* _TO-DO LIST_:
• 1. Write out the part of the text on handling presentation questions, starting at "A presentation without" and ending at "just say so.".
• 2. Translate this sentence from the text on handling presentation questions into Spanish: "A presentation without questions is a rarity."

------ SOURCE

Some questions will be easily addressed with facts but what if the question is challenging? There are many common types of challenging questions and comments and different ways that you should respond to each. For all of them your guiding principle should be to take time and plan your answer:

  • Keep it simple, concise and relevant to the audience. It may help to add an example to illustrate your point
  • If you encounter several questions in one, ask what the main question is and answer it
  • If a question includes incorrect information, provide a correction and then answer the question, if it is still relevant
  • If the question is hostile or argumentative, it is important that you avoid being defensive or aggressive. Express understanding of the questioner's feeling, and then explain the reason for your comments. Answer in a way which reinforces what you have already said
  • If you receive a rambling question, politely interrupt and ask what the question is. If you are asked to make a comment, do not make a promise you cannot keep
  • If necessary, explain your reasons. If you are pressed for an opinion, limit your risk by supporting your comment with facts
  • If you are asked a question beyond the scope of the presentation, addressing it could distract from your presentation. Try to gauge if the question is of interest to everyone or just one person. This will indicate whether to answer in the moment and how detailed an answer to give. Alternatively, say that you will speak to the person during a break or after the presentation
  • If you genuinely do not know the answer to a question say so clearly and confidently that way you will preserve your credibility. If you do not know the answer but you know where you could obtain the information you can say, I do not have the answer to that but I know someone who does

A presentation without questions is a rarity. The way questions are handled will impact not only the individual who asks but also the engagement and participation you will receive from the other audience members. So when developing your presentation, remember that you will receive questions or comments and be prepared to handle them using the techniques that we have discussed. Have a list of questions and responses for the most common topics that you think may be raised. And again, if you do not know the answer, just say so.

------------
------ DATA SECTION

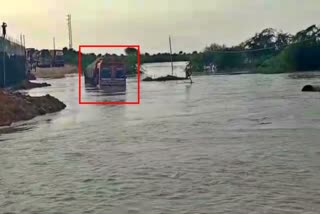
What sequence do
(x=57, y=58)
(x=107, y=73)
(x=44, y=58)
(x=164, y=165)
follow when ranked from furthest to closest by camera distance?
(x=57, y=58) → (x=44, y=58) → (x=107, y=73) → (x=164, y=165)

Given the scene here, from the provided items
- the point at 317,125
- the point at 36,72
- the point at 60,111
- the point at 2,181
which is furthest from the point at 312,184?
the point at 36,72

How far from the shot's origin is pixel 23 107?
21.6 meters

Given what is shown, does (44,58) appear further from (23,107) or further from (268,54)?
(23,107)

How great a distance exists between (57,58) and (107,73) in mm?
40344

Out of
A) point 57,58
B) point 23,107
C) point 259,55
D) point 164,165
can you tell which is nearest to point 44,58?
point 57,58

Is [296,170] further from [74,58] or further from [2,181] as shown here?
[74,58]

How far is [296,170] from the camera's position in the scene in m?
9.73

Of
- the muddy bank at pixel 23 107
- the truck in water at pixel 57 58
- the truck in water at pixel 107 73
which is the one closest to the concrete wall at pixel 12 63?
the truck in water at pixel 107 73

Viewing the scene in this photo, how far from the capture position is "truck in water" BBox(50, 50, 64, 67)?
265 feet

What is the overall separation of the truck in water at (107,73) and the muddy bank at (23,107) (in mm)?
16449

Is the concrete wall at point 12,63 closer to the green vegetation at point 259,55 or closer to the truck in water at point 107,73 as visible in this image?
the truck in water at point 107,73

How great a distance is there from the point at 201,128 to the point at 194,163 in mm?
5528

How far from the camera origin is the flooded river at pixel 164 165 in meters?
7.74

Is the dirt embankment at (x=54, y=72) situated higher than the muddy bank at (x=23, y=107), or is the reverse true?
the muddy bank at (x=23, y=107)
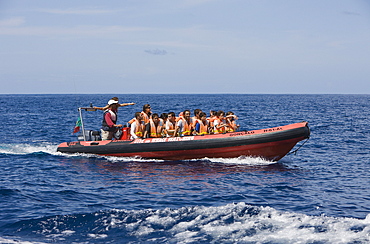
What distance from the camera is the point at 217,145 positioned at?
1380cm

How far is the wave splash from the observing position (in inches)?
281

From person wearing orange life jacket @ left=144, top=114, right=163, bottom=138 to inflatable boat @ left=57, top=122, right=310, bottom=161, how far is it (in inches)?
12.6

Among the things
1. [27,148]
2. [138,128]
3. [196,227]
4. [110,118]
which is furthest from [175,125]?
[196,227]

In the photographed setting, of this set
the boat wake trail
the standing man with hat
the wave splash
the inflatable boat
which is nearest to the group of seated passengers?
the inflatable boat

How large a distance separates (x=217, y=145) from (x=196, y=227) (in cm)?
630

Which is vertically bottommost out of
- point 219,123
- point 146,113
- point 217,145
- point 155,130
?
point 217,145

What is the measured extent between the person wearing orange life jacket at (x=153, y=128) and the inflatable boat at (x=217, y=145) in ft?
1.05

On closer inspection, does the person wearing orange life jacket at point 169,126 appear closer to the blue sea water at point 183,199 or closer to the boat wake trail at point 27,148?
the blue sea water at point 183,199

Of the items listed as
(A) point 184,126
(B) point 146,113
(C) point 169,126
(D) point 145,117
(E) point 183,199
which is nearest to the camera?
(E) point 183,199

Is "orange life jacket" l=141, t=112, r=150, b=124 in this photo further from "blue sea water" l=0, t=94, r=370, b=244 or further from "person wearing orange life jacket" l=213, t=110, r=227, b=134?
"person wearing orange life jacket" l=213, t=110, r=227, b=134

------------
------ DATA SECTION

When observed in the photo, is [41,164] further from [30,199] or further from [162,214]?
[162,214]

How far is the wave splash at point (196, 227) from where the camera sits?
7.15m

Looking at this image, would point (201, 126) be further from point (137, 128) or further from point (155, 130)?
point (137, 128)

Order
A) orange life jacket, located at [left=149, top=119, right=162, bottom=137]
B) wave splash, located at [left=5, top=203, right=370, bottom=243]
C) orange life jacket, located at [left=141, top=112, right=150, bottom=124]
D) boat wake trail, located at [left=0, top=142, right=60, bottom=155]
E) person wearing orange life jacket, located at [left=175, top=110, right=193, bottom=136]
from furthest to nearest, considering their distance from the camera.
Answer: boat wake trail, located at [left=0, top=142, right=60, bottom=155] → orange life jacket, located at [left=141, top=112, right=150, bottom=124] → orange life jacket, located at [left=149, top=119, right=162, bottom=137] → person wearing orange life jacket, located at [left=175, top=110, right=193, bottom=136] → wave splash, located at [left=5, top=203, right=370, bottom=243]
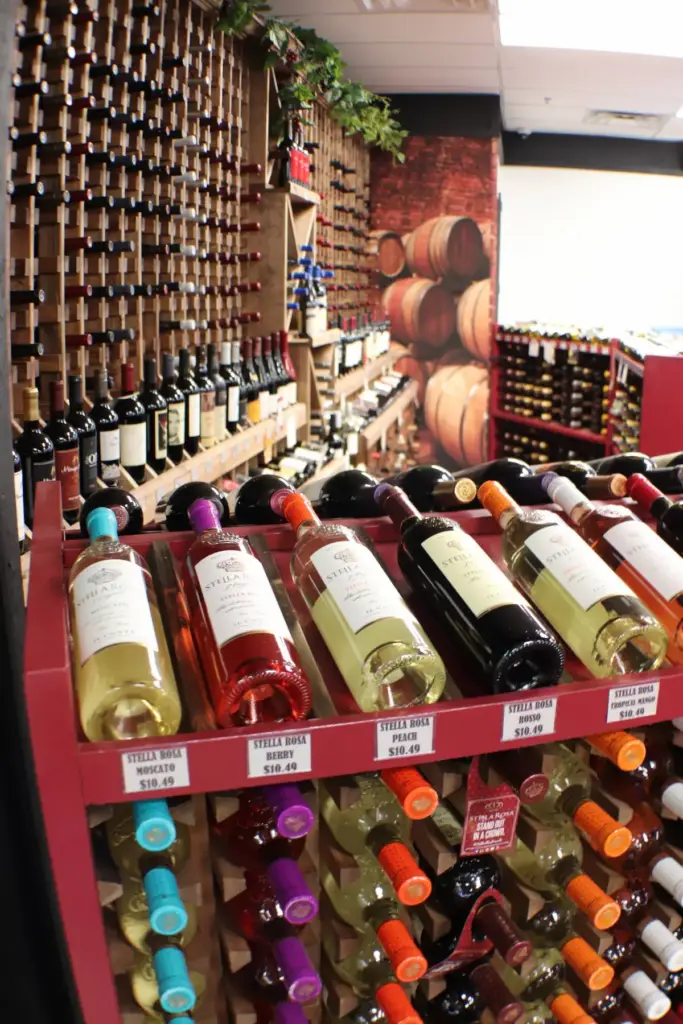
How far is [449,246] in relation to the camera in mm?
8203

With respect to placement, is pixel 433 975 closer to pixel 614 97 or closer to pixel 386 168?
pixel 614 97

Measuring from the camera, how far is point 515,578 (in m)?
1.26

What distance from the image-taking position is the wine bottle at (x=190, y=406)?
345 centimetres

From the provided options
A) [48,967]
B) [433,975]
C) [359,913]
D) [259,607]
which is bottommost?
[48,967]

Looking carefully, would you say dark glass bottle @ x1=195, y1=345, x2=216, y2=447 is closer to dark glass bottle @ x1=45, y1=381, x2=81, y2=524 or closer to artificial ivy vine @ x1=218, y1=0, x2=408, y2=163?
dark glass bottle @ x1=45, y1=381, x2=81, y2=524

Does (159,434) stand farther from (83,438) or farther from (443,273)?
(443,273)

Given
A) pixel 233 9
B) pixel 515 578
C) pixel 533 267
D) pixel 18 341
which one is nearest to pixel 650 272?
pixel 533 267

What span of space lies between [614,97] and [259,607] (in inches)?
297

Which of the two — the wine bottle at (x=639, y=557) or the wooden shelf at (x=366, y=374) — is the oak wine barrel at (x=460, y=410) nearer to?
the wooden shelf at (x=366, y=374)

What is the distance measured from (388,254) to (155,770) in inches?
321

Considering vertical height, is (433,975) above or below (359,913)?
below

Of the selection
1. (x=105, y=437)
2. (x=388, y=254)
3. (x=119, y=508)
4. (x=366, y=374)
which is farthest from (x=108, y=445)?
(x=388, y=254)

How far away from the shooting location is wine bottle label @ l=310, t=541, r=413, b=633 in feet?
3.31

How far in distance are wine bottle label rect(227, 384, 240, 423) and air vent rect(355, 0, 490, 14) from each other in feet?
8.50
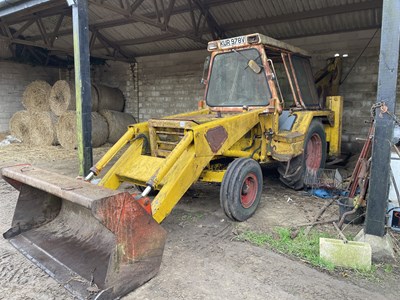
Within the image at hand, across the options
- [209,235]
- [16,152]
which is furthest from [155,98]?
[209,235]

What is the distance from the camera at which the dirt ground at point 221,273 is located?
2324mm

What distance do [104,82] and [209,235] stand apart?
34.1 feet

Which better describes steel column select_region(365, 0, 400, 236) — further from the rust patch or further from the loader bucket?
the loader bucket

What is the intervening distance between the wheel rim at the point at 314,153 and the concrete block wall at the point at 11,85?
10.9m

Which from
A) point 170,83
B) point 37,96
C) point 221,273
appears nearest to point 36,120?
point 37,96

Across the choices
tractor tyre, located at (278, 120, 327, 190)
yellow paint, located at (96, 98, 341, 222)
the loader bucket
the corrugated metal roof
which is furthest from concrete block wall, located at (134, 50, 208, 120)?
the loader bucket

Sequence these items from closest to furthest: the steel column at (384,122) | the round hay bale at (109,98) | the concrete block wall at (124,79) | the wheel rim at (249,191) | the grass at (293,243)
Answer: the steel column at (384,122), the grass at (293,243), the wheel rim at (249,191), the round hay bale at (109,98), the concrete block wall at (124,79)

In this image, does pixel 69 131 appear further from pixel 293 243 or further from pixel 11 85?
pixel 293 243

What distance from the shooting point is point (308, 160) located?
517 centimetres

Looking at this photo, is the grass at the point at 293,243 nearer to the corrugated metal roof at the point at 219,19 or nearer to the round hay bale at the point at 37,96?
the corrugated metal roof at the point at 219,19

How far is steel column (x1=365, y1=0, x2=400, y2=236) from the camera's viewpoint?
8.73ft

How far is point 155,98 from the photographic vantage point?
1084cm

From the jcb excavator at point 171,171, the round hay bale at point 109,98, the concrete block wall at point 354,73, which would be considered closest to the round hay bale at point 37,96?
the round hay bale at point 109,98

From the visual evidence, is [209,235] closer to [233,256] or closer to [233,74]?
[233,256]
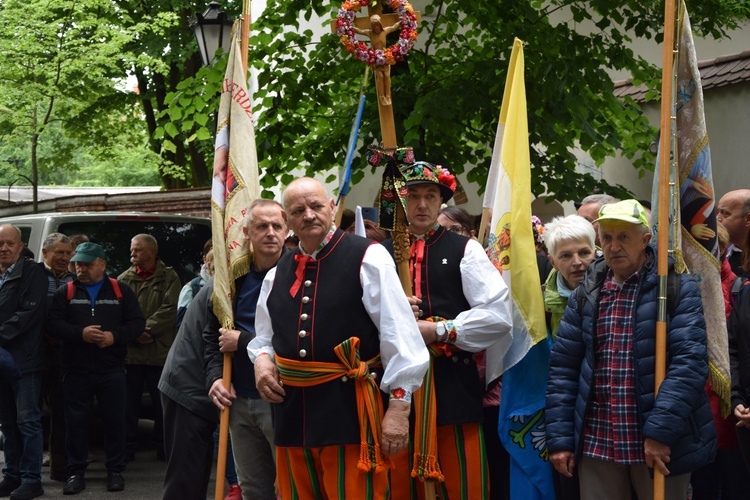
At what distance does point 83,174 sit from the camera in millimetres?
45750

------------
------ DATA SECTION

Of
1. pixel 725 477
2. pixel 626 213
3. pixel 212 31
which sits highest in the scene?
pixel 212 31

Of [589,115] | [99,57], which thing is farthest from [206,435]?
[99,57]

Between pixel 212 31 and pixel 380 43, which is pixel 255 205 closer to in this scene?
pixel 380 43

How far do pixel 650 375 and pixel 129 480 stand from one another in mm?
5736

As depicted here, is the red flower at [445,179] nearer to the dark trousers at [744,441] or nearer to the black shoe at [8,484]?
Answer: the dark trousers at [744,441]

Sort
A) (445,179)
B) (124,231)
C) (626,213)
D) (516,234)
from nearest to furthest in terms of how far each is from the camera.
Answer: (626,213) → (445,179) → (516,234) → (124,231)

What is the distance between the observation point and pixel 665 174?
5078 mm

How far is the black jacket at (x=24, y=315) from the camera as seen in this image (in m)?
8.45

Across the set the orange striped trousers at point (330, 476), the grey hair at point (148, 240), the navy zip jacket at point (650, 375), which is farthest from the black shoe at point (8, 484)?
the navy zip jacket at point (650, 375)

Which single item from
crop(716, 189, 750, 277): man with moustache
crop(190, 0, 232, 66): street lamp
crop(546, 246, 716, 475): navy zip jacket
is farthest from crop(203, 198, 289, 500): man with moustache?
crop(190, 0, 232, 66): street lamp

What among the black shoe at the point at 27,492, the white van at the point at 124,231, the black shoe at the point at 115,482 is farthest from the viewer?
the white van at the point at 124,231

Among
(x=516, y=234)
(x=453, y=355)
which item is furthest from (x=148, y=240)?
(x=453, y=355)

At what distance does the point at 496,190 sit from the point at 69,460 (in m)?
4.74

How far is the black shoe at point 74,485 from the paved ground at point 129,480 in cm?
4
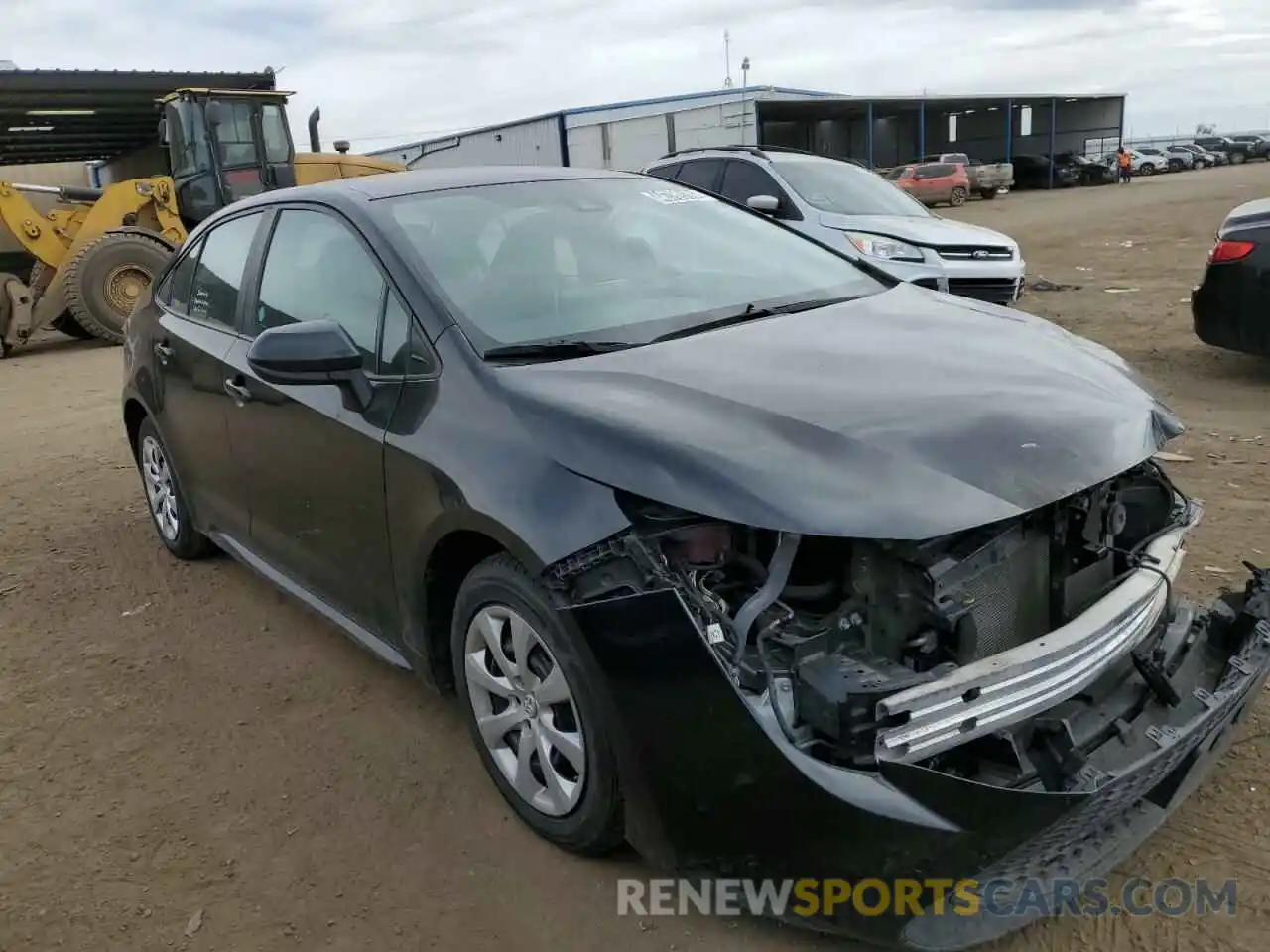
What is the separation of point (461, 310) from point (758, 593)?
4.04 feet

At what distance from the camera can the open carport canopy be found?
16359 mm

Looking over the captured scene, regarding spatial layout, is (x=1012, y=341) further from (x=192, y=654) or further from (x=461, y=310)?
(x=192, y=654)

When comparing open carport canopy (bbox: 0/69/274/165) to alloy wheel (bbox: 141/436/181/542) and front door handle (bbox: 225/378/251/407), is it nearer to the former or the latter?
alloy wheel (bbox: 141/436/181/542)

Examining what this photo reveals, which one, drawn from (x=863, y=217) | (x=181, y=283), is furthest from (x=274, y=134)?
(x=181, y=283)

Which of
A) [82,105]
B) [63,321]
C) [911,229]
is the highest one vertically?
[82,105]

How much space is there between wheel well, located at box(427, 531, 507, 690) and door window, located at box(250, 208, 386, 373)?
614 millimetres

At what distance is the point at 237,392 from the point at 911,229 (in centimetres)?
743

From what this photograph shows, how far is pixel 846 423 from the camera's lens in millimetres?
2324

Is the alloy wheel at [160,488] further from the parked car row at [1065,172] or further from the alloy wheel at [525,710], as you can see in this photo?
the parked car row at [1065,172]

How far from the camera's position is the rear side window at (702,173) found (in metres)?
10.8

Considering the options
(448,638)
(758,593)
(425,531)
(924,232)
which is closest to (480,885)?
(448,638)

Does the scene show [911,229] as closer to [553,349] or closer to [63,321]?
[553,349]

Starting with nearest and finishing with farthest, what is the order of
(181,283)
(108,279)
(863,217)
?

------------

* _THE RESPONSES_:
• 1.
A presentation without questions is a rarity. The way questions are handled will impact not only the individual who asks but also the engagement and participation you will receive from the other audience members. So when developing your presentation, remember that you will receive questions or comments and be prepared to handle them using the techniques that we have discussed. Have a list of questions and responses for the most common topics that you think may be raised. And again, if you do not know the answer, just say so.

• 2. Una presentación sin preguntas es una rareza.